## Region labeling records:
# # #
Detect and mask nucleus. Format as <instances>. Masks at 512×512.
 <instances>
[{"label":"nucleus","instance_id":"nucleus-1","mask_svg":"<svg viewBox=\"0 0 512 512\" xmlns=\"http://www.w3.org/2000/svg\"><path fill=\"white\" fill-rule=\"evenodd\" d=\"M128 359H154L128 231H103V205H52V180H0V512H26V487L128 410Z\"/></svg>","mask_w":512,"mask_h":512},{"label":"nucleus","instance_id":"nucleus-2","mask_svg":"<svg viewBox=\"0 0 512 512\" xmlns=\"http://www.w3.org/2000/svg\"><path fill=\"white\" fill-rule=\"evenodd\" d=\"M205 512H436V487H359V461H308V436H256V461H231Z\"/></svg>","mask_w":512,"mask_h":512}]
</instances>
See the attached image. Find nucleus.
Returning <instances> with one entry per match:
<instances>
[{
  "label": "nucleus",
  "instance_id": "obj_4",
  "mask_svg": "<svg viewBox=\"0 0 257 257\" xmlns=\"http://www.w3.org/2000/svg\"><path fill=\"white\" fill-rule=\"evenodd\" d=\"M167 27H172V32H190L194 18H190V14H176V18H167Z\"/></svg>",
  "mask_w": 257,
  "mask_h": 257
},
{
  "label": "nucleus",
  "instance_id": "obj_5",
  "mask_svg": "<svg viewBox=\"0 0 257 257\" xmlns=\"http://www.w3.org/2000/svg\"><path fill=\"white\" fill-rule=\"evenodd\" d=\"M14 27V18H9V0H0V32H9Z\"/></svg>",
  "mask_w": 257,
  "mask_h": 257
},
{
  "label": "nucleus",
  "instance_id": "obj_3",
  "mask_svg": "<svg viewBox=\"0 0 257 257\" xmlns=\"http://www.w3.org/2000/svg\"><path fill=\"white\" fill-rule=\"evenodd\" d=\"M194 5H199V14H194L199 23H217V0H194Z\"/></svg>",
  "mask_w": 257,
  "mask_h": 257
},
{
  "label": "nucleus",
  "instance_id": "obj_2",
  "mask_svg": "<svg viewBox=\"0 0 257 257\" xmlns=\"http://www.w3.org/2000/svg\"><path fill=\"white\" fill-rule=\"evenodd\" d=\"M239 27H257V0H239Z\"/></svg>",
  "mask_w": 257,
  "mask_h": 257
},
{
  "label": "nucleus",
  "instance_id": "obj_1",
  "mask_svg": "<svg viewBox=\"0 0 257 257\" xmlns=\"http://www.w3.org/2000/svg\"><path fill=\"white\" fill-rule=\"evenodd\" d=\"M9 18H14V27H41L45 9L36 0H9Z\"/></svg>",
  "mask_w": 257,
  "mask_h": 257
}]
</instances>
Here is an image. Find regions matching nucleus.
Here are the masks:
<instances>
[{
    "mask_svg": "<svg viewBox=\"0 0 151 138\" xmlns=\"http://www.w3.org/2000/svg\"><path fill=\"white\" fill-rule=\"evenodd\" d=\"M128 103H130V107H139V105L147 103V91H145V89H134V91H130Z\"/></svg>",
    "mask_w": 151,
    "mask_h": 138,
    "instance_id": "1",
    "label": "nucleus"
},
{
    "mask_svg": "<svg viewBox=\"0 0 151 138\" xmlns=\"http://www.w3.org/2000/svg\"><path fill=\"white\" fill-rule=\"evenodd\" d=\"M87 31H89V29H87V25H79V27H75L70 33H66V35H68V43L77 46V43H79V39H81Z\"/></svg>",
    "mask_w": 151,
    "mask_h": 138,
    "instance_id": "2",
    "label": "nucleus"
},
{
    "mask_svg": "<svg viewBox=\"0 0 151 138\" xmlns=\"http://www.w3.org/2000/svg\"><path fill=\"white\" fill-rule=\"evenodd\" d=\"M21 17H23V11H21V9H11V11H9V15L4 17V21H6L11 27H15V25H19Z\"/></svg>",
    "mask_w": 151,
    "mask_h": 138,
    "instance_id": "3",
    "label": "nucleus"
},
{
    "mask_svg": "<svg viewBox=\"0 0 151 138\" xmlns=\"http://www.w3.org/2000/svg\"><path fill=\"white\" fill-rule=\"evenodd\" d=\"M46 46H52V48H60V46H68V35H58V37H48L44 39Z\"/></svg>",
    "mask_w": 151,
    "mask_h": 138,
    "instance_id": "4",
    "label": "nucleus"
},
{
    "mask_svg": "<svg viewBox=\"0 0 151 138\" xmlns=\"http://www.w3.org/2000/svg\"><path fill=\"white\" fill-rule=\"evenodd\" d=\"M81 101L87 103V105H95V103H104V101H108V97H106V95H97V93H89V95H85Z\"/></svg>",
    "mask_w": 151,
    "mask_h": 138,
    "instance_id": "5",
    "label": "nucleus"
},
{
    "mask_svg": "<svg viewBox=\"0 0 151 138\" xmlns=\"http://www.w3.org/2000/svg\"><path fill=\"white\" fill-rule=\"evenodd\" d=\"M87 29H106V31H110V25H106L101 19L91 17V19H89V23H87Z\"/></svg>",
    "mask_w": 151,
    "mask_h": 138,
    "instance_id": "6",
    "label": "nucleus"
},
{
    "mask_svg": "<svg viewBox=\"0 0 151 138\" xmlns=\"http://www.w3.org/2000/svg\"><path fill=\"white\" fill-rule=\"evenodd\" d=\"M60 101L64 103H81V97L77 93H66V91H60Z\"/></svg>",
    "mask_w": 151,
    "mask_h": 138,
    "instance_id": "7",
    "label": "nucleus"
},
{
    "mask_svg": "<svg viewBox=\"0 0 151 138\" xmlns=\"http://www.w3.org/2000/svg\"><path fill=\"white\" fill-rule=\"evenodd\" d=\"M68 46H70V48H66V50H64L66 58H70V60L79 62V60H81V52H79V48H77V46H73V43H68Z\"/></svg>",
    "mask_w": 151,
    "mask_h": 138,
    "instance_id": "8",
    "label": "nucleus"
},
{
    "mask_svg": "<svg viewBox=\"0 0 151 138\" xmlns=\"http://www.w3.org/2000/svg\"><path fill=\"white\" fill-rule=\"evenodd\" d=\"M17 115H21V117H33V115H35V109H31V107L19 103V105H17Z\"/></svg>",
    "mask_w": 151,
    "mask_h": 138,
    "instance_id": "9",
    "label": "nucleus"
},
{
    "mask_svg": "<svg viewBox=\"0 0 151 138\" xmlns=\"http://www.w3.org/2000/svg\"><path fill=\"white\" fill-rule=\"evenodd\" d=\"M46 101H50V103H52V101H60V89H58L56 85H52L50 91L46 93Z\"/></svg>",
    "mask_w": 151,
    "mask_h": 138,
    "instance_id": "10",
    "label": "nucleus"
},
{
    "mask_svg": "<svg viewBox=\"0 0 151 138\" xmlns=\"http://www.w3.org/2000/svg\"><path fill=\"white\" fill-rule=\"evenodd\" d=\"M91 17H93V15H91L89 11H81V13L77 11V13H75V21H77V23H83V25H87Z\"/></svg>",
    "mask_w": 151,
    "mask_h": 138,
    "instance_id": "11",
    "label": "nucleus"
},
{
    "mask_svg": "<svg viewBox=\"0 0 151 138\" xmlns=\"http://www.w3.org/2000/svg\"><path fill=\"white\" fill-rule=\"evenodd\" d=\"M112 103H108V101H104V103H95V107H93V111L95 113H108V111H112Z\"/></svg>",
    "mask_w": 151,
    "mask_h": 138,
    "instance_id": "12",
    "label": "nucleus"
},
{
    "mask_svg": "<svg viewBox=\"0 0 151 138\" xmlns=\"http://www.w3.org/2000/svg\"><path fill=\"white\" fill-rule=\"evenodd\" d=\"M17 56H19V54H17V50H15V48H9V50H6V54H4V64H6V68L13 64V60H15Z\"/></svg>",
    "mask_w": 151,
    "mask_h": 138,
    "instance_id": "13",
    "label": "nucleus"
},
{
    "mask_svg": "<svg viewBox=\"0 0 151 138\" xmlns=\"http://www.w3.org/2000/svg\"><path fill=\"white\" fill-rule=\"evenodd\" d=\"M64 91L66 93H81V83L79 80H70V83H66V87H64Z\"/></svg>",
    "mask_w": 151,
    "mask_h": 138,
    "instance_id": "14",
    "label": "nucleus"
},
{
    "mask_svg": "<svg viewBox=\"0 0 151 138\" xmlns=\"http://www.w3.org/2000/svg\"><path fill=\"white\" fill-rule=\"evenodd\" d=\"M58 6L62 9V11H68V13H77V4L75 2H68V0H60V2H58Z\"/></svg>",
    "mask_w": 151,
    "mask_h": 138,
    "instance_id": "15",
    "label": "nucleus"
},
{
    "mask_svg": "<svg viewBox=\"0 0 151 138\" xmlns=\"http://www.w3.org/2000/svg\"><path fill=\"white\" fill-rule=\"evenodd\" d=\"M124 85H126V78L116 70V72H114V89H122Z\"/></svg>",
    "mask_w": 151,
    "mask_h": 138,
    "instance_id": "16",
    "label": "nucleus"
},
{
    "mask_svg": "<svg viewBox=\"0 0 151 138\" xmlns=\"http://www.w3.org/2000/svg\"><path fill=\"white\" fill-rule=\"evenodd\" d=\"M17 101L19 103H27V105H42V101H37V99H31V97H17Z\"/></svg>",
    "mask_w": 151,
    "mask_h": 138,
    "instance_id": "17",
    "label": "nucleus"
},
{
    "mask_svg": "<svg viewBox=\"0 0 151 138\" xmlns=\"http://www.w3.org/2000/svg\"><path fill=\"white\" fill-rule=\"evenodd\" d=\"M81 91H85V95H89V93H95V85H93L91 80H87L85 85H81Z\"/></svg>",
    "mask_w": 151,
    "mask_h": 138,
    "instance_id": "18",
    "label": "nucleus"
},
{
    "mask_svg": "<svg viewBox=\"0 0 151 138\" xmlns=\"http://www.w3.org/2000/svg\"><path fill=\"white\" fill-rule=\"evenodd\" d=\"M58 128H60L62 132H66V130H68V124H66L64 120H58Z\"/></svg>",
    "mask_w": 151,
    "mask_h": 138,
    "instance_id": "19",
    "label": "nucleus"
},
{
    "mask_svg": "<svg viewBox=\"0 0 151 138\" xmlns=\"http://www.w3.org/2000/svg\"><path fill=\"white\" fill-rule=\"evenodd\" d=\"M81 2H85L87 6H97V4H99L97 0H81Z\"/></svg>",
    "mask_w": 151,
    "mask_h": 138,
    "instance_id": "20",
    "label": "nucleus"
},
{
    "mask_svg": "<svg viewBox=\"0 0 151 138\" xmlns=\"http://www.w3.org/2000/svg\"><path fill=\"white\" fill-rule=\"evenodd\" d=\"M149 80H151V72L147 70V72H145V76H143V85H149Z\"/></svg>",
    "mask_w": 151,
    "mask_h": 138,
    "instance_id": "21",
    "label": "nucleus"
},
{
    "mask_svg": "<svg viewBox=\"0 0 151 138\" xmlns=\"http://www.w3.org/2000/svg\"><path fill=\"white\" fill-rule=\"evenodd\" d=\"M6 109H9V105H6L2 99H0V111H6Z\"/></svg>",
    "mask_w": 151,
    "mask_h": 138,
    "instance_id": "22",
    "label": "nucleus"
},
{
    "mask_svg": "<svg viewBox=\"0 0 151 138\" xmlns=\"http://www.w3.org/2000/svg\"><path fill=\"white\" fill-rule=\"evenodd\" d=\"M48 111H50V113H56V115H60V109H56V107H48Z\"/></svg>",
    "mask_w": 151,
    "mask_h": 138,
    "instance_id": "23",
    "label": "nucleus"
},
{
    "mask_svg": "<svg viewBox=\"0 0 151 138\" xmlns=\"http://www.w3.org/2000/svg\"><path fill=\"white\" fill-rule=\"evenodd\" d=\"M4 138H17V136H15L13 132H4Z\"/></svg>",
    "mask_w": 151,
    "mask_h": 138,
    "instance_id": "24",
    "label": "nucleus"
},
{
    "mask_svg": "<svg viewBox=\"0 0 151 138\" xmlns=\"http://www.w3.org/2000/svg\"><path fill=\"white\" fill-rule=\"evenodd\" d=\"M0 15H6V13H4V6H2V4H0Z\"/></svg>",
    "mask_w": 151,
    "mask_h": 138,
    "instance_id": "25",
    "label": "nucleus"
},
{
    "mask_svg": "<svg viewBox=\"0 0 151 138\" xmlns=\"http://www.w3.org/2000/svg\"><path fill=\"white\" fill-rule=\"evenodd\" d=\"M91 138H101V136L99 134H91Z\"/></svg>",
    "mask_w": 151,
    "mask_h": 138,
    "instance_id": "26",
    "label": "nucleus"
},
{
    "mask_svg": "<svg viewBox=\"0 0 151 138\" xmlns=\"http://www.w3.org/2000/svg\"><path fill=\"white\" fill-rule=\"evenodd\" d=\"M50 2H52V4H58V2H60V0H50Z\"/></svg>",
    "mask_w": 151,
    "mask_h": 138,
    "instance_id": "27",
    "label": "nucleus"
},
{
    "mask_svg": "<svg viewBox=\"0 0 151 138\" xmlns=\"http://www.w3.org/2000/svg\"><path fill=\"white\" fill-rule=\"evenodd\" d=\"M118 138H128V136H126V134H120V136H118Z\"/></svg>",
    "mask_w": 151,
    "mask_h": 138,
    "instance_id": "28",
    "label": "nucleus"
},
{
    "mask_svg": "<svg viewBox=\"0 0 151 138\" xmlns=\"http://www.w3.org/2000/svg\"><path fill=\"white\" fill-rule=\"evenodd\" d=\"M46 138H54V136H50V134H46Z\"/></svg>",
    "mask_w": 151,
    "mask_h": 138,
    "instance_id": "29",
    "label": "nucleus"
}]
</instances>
# # #
## WHAT THE TASK ASKS:
How many lines above contain the string "image"? Reply with the number only.

## FINISHED EXERCISE:
2